The role of adiponectin and AdipoR1/AKT signaling axis in mediating diabetic corneal epithelial wound healing and sensory nerve regeneration

Purpose: Diabetic keratopathy, a common ocular complication of diabetes, is characterized predominantly by corneal epithelial damage and peripheral nerve injury. This study examined the role of Adiponectin (ADPN) in regulating the repair of the diabetic corneal epithelium and accompanying nerve injuries.

Methods: RNA Sequencing was performed on total RNA isolated from corneal epithelium of streptozotocin (STZ)-induced type 1 diabetic mice and type 2 diabetic BKS.Cg-Dock7m +/+ Leprdb/Nju (db/db) mice to identify differentially regulated pathways and interactions. ADPN receptor expression was assessed. Recombinant ADPN, ADPN receptor 1/2 siRNA, and a phosphorylated Akt (p-AKT) inhibitor were then utilized in diabetic mice and in human corneal epithelial cells (HCECs) cultured under high-glucose conditions to evaluate corneal wound healing responses.

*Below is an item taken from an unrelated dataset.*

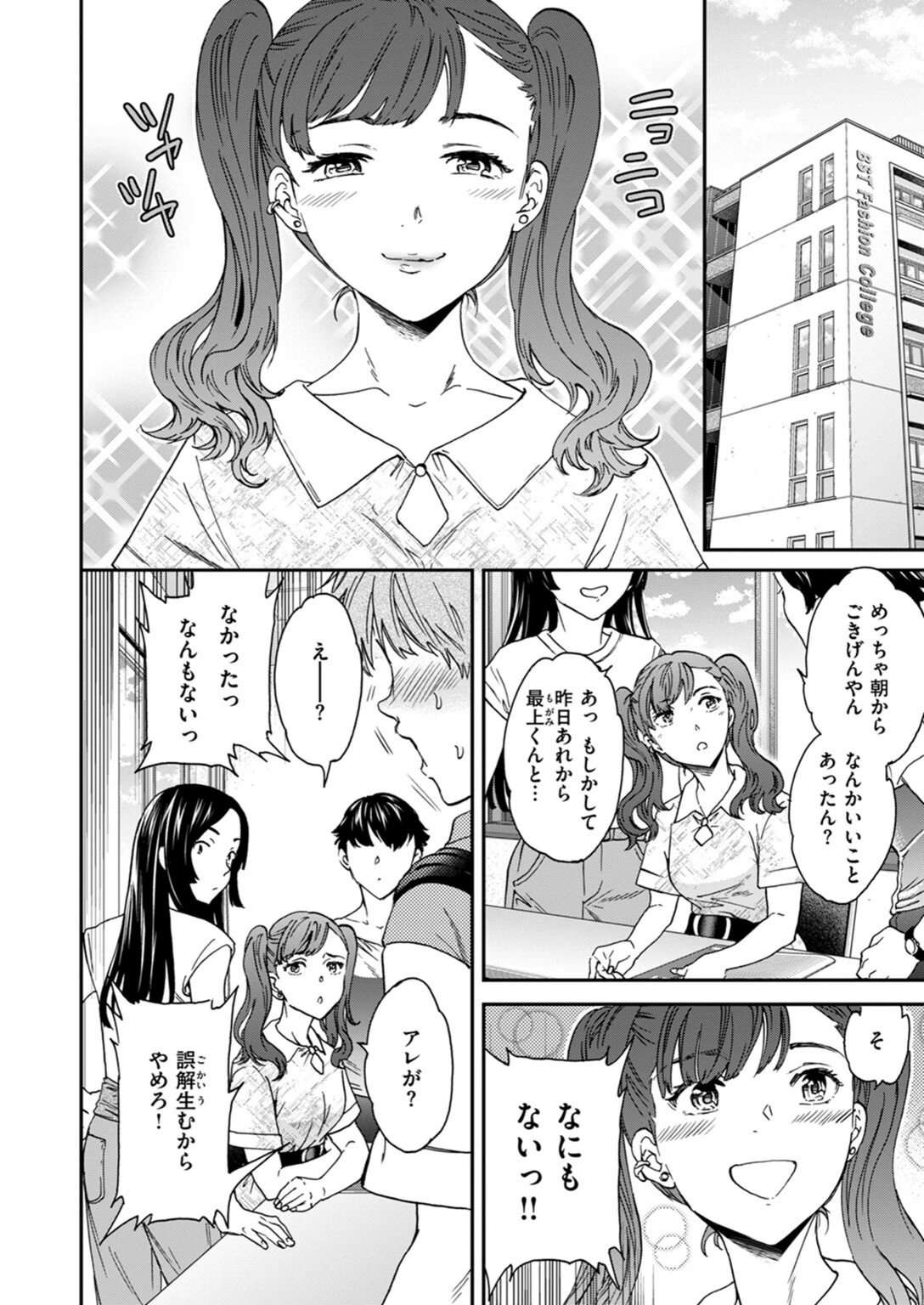 試し読み 2枚目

Results: ADPN receptor expression and p-AKT levels were downregulated in corneas of diabetic mice and in HCECs exposed to high glucose. Treatment with recombinant ADPN accelerated repair of corneal epithelial and nerve damage in both type 1 and type 2 diabetic mice, enhanced HCEC proliferation and migration under high-glucose conditions and activated Akt signaling. ADPN treatment also reduced neutrophil infiltration and inflammatory factor expression during wound repair. These beneficial effects were abolished by ADPN receptor 1 knockdown or Akt inhibition.

Conclusions: Our results demonstrate that ADPN promotes the corneal epithelium and nerve regeneration in diabetic mice via activation of the AdipoR1/Akt signaling axis and suppression of inflammatory responses. These findings identify ADPN as a promising therapeutic candidate for promoting corneal epithelial wound healing in diabetic conditions.

AdipoR1/AKT signaling; Adiponectin; Corneal wound healing; Diabetic keratopathy; Sensory nerve regeneration.